YOUR GOAL:
Omit any picture, and return the remaining data exactly as written.

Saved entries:
———
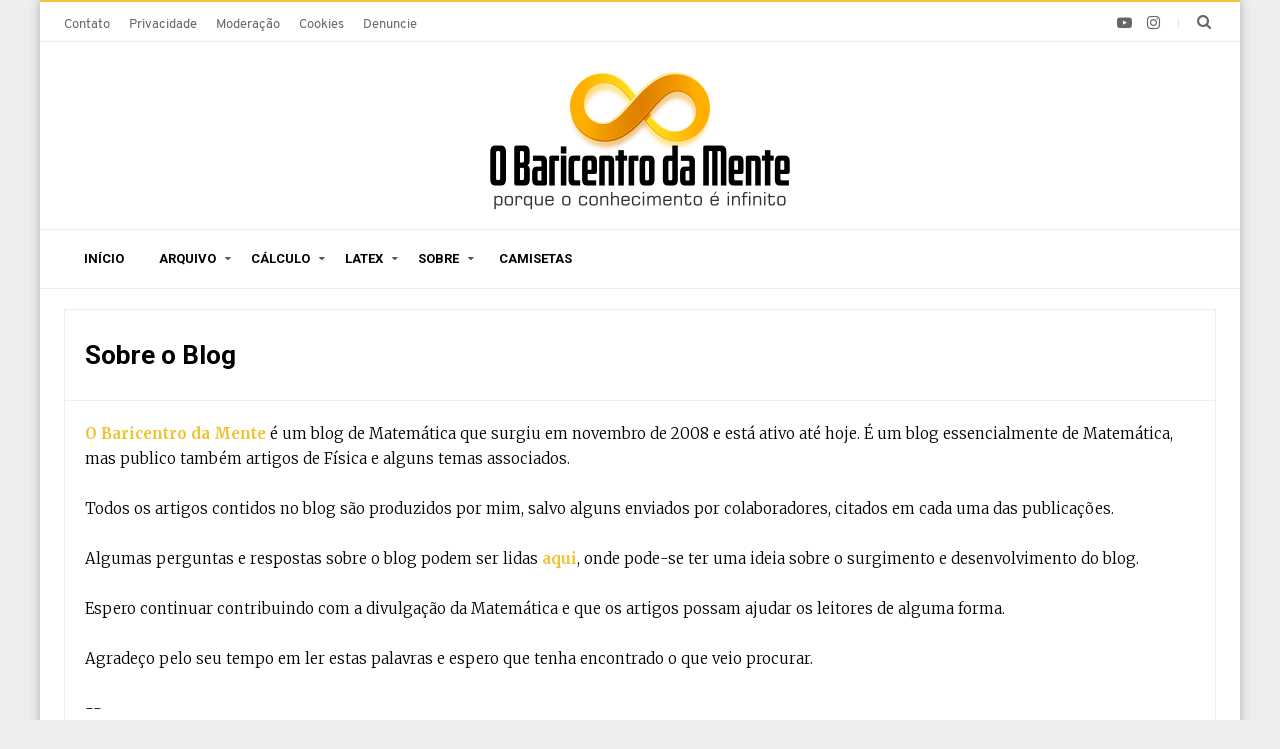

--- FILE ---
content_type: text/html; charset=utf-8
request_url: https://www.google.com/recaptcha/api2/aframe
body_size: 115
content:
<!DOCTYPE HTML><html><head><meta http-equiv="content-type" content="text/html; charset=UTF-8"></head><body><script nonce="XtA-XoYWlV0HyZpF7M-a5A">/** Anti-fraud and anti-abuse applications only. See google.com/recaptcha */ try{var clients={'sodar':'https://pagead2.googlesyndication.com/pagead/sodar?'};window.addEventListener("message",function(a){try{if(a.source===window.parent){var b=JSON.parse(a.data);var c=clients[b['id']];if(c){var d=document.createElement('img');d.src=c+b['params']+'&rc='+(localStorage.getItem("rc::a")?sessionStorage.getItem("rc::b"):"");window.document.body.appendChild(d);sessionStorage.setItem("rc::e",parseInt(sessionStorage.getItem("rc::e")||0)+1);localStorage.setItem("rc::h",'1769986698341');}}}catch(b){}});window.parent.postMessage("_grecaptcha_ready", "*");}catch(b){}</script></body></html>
———
ANSWER:
--- FILE ---
content_type: text/html; charset=utf-8
request_url: https://www.google.com/recaptcha/api2/aframe
body_size: 115
content:
<!DOCTYPE HTML><html><head><meta http-equiv="content-type" content="text/html; charset=UTF-8"></head><body><script nonce="XtA-XoYWlV0HyZpF7M-a5A">/** Anti-fraud and anti-abuse applications only. See google.com/recaptcha */ try{var clients={'sodar':'https://pagead2.googlesyndication.com/pagead/sodar?'};window.addEventListener("message",function(a){try{if(a.source===window.parent){var b=JSON.parse(a.data);var c=clients[b['id']];if(c){var d=document.createElement('img');d.src=c+b['params']+'&rc='+(localStorage.getItem("rc::a")?sessionStorage.getItem("rc::b"):"");window.document.body.appendChild(d);sessionStorage.setItem("rc::e",parseInt(sessionStorage.getItem("rc::e")||0)+1);localStorage.setItem("rc::h",'1769986698341');}}}catch(b){}});window.parent.postMessage("_grecaptcha_ready", "*");}catch(b){}</script></body></html>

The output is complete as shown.